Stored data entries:
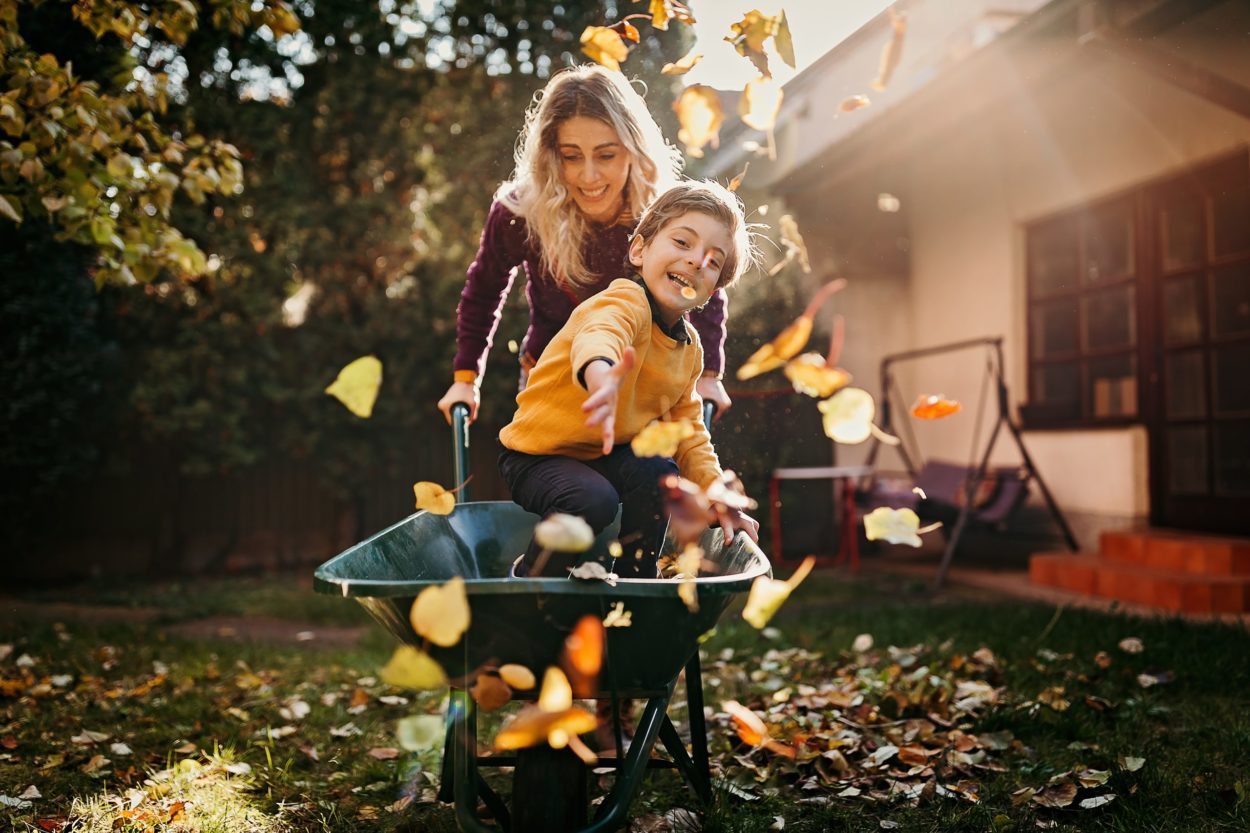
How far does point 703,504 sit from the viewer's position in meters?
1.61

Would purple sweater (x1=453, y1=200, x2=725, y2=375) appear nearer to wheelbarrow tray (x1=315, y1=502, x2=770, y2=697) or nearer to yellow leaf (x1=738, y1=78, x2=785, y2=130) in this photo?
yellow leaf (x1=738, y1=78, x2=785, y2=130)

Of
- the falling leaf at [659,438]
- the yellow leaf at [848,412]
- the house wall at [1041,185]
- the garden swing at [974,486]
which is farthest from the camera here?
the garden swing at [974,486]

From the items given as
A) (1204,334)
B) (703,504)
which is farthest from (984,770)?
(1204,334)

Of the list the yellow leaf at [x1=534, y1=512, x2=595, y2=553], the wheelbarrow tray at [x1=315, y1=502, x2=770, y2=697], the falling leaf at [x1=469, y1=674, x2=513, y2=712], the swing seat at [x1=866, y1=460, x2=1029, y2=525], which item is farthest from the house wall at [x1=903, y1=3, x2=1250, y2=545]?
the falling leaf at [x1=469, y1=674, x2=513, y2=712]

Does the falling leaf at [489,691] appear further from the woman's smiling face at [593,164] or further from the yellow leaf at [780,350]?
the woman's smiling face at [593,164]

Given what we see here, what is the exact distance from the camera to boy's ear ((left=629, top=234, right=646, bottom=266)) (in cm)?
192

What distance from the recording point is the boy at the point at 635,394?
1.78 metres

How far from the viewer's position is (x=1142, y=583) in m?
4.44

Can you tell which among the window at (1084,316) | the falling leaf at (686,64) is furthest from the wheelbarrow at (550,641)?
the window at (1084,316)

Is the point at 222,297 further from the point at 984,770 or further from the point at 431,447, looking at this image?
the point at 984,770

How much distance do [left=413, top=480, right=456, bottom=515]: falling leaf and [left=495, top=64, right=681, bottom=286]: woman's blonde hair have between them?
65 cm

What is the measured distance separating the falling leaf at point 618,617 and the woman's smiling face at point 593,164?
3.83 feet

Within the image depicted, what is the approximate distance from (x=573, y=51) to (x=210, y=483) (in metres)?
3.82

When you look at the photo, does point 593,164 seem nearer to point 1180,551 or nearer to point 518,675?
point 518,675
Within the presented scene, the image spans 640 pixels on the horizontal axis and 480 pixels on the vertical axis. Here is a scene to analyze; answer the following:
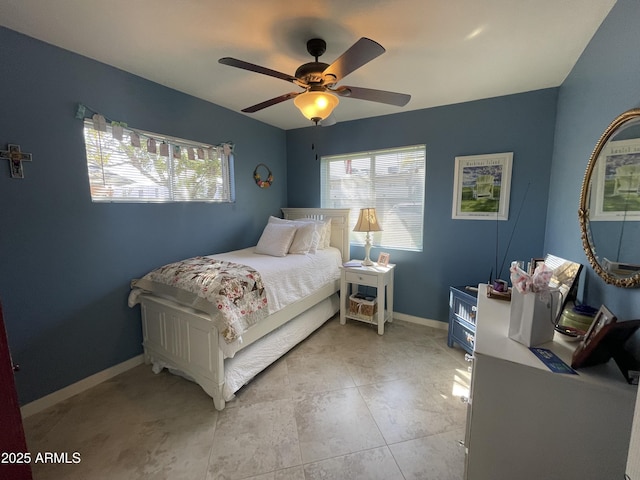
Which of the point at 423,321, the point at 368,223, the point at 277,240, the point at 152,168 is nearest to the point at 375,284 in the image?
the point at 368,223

§ **EXERCISE AIM**: Keep every word of the data as it is when you write it out, but drop the pictures.

§ **SOLUTION FOR THIS TASK**:
How far does point 703,504 sit from the viewer's position in meters?
1.61

Would purple sweater (x1=453, y1=200, x2=725, y2=375) appear nearer to wheelbarrow tray (x1=315, y1=502, x2=770, y2=697) or nearer to yellow leaf (x1=738, y1=78, x2=785, y2=130) in this photo?
yellow leaf (x1=738, y1=78, x2=785, y2=130)

Of
- the falling leaf at [659,438]
- the yellow leaf at [848,412]
- the house wall at [1041,185]
- the garden swing at [974,486]
which is farthest from the camera here?
the garden swing at [974,486]

From the items given as
A) (1204,334)
B) (703,504)
which is farthest from (984,770)?
(1204,334)

Of the list the yellow leaf at [x1=534, y1=512, x2=595, y2=553], the wheelbarrow tray at [x1=315, y1=502, x2=770, y2=697], the falling leaf at [x1=469, y1=674, x2=513, y2=712], the swing seat at [x1=866, y1=460, x2=1029, y2=525], which item is farthest from the house wall at [x1=903, y1=3, x2=1250, y2=545]?
the falling leaf at [x1=469, y1=674, x2=513, y2=712]

Does the falling leaf at [489,691] appear further from the woman's smiling face at [593,164] or further from the yellow leaf at [780,350]?
the woman's smiling face at [593,164]

Given what we see here, what is the exact distance from the camera to boy's ear ((left=629, top=234, right=646, bottom=266)) (in cm)?
192

What distance from the recording point is the boy at the point at 635,394?
1.78 metres

How far from the viewer's position is (x=1142, y=583) in m?
4.44

Can you tell which among the window at (1084,316) | the falling leaf at (686,64) is furthest from the wheelbarrow at (550,641)?
the window at (1084,316)

Is the point at 222,297 further from the point at 984,770 or further from the point at 431,447, looking at this image?
the point at 984,770

How much distance do [left=413, top=480, right=456, bottom=515]: falling leaf and [left=495, top=64, right=681, bottom=286]: woman's blonde hair have between them?
65 cm

What is the measured distance separating the falling leaf at point 618,617 and the woman's smiling face at point 593,164?
3.83 feet

Within the image depicted, what is the approximate distance from (x=573, y=51) to (x=210, y=483) (in metres)?
3.82

When you look at the photo, does point 593,164 seem nearer to point 1180,551 or nearer to point 518,675?
point 518,675
Within the presented scene, the image spans 640 pixels on the horizontal axis and 480 pixels on the vertical axis. Here is a scene to analyze; answer the following:
Which of the point at 423,321, the point at 368,223, the point at 277,240, the point at 152,168 is nearest to the point at 375,284 in the image?
the point at 368,223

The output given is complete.